_Extracted records_:
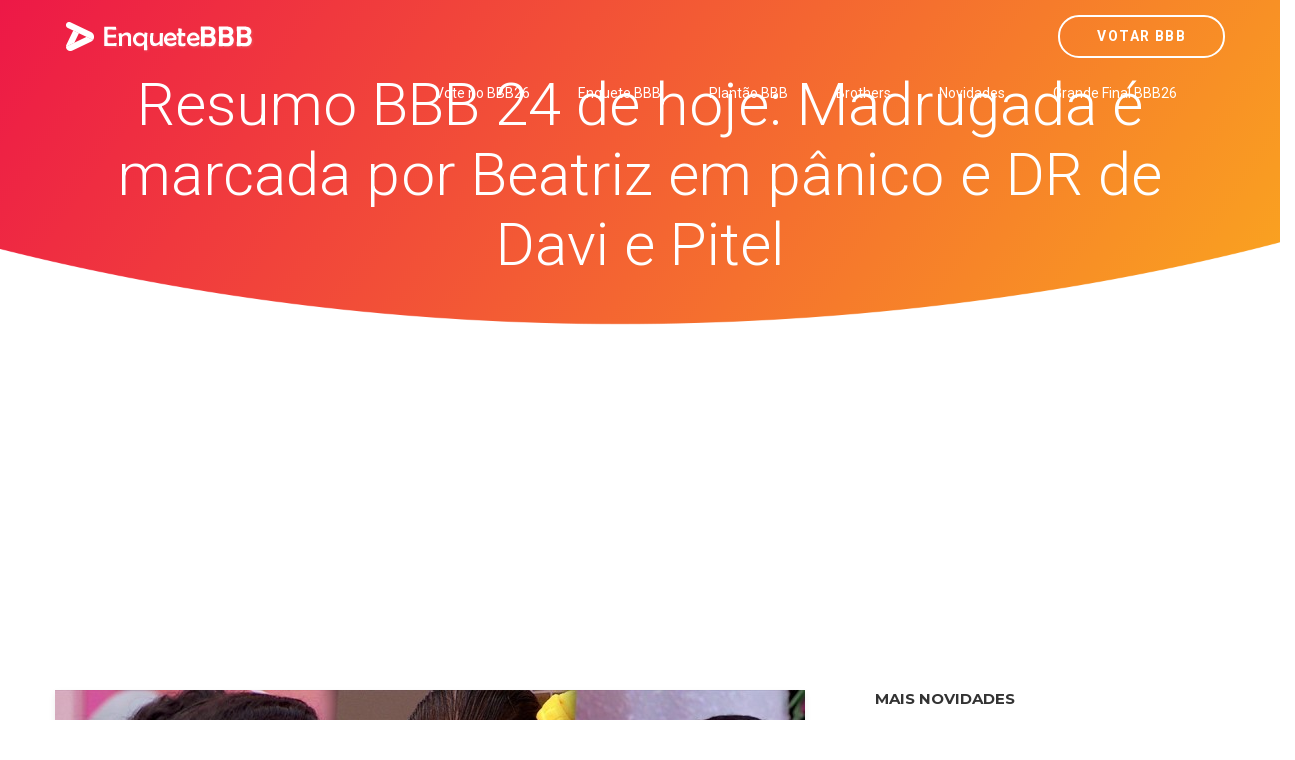

--- FILE ---
content_type: text/html; charset=utf-8
request_url: https://www.google.com/recaptcha/api2/aframe
body_size: 185
content:
<!DOCTYPE HTML><html><head><meta http-equiv="content-type" content="text/html; charset=UTF-8"></head><body><script nonce="V9UUK9KUD7rghjkb5OWefQ">/** Anti-fraud and anti-abuse applications only. See google.com/recaptcha */ try{var clients={'sodar':'https://pagead2.googlesyndication.com/pagead/sodar?'};window.addEventListener("message",function(a){try{if(a.source===window.parent){var b=JSON.parse(a.data);var c=clients[b['id']];if(c){var d=document.createElement('img');d.src=c+b['params']+'&rc='+(localStorage.getItem("rc::a")?sessionStorage.getItem("rc::b"):"");window.document.body.appendChild(d);sessionStorage.setItem("rc::e",parseInt(sessionStorage.getItem("rc::e")||0)+1);localStorage.setItem("rc::h",'1768647717306');}}}catch(b){}});window.parent.postMessage("_grecaptcha_ready", "*");}catch(b){}</script></body></html>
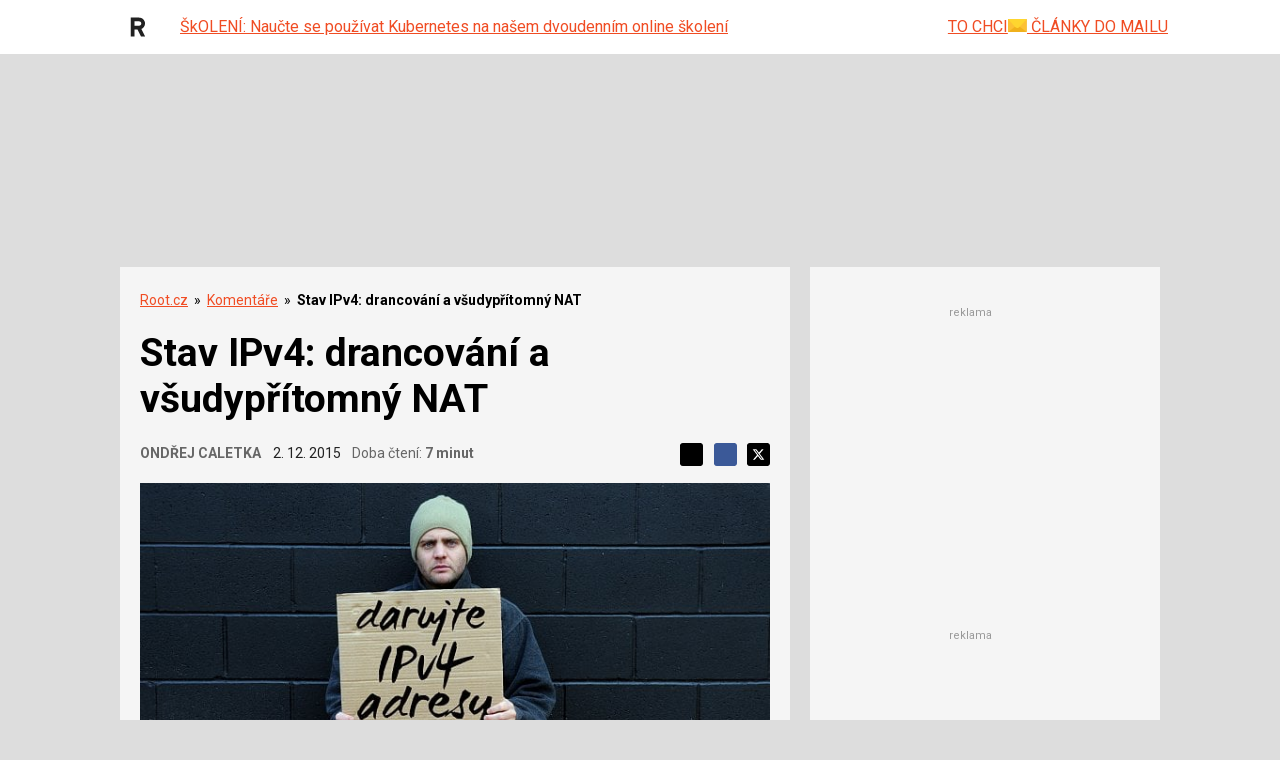

--- FILE ---
content_type: text/html; charset=utf-8
request_url: https://www.google.com/recaptcha/api2/aframe
body_size: 173
content:
<!DOCTYPE HTML><html><head><meta http-equiv="content-type" content="text/html; charset=UTF-8"></head><body><script nonce="b3orSCf7i8y0KgjOalAd4Q">/** Anti-fraud and anti-abuse applications only. See google.com/recaptcha */ try{var clients={'sodar':'https://pagead2.googlesyndication.com/pagead/sodar?'};window.addEventListener("message",function(a){try{if(a.source===window.parent){var b=JSON.parse(a.data);var c=clients[b['id']];if(c){var d=document.createElement('img');d.src=c+b['params']+'&rc='+(localStorage.getItem("rc::a")?sessionStorage.getItem("rc::b"):"");window.document.body.appendChild(d);sessionStorage.setItem("rc::e",parseInt(sessionStorage.getItem("rc::e")||0)+1);localStorage.setItem("rc::h",'1768974224309');}}}catch(b){}});window.parent.postMessage("_grecaptcha_ready", "*");}catch(b){}</script></body></html>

_What you will do_:
Everything in the records must be returned exactly, except the pictures.

_Task output_:
--- FILE ---
content_type: text/html; charset=utf-8
request_url: https://www.google.com/recaptcha/api2/aframe
body_size: 185
content:
<!DOCTYPE HTML><html><head><meta http-equiv="content-type" content="text/html; charset=UTF-8"></head><body><script nonce="V9UUK9KUD7rghjkb5OWefQ">/** Anti-fraud and anti-abuse applications only. See google.com/recaptcha */ try{var clients={'sodar':'https://pagead2.googlesyndication.com/pagead/sodar?'};window.addEventListener("message",function(a){try{if(a.source===window.parent){var b=JSON.parse(a.data);var c=clients[b['id']];if(c){var d=document.createElement('img');d.src=c+b['params']+'&rc='+(localStorage.getItem("rc::a")?sessionStorage.getItem("rc::b"):"");window.document.body.appendChild(d);sessionStorage.setItem("rc::e",parseInt(sessionStorage.getItem("rc::e")||0)+1);localStorage.setItem("rc::h",'1768647717306');}}}catch(b){}});window.parent.postMessage("_grecaptcha_ready", "*");}catch(b){}</script></body></html>

--- FILE ---
content_type: text/html; charset=utf-8
request_url: https://www.google.com/recaptcha/api2/aframe
body_size: 173
content:
<!DOCTYPE HTML><html><head><meta http-equiv="content-type" content="text/html; charset=UTF-8"></head><body><script nonce="b3orSCf7i8y0KgjOalAd4Q">/** Anti-fraud and anti-abuse applications only. See google.com/recaptcha */ try{var clients={'sodar':'https://pagead2.googlesyndication.com/pagead/sodar?'};window.addEventListener("message",function(a){try{if(a.source===window.parent){var b=JSON.parse(a.data);var c=clients[b['id']];if(c){var d=document.createElement('img');d.src=c+b['params']+'&rc='+(localStorage.getItem("rc::a")?sessionStorage.getItem("rc::b"):"");window.document.body.appendChild(d);sessionStorage.setItem("rc::e",parseInt(sessionStorage.getItem("rc::e")||0)+1);localStorage.setItem("rc::h",'1768974224309');}}}catch(b){}});window.parent.postMessage("_grecaptcha_ready", "*");}catch(b){}</script></body></html>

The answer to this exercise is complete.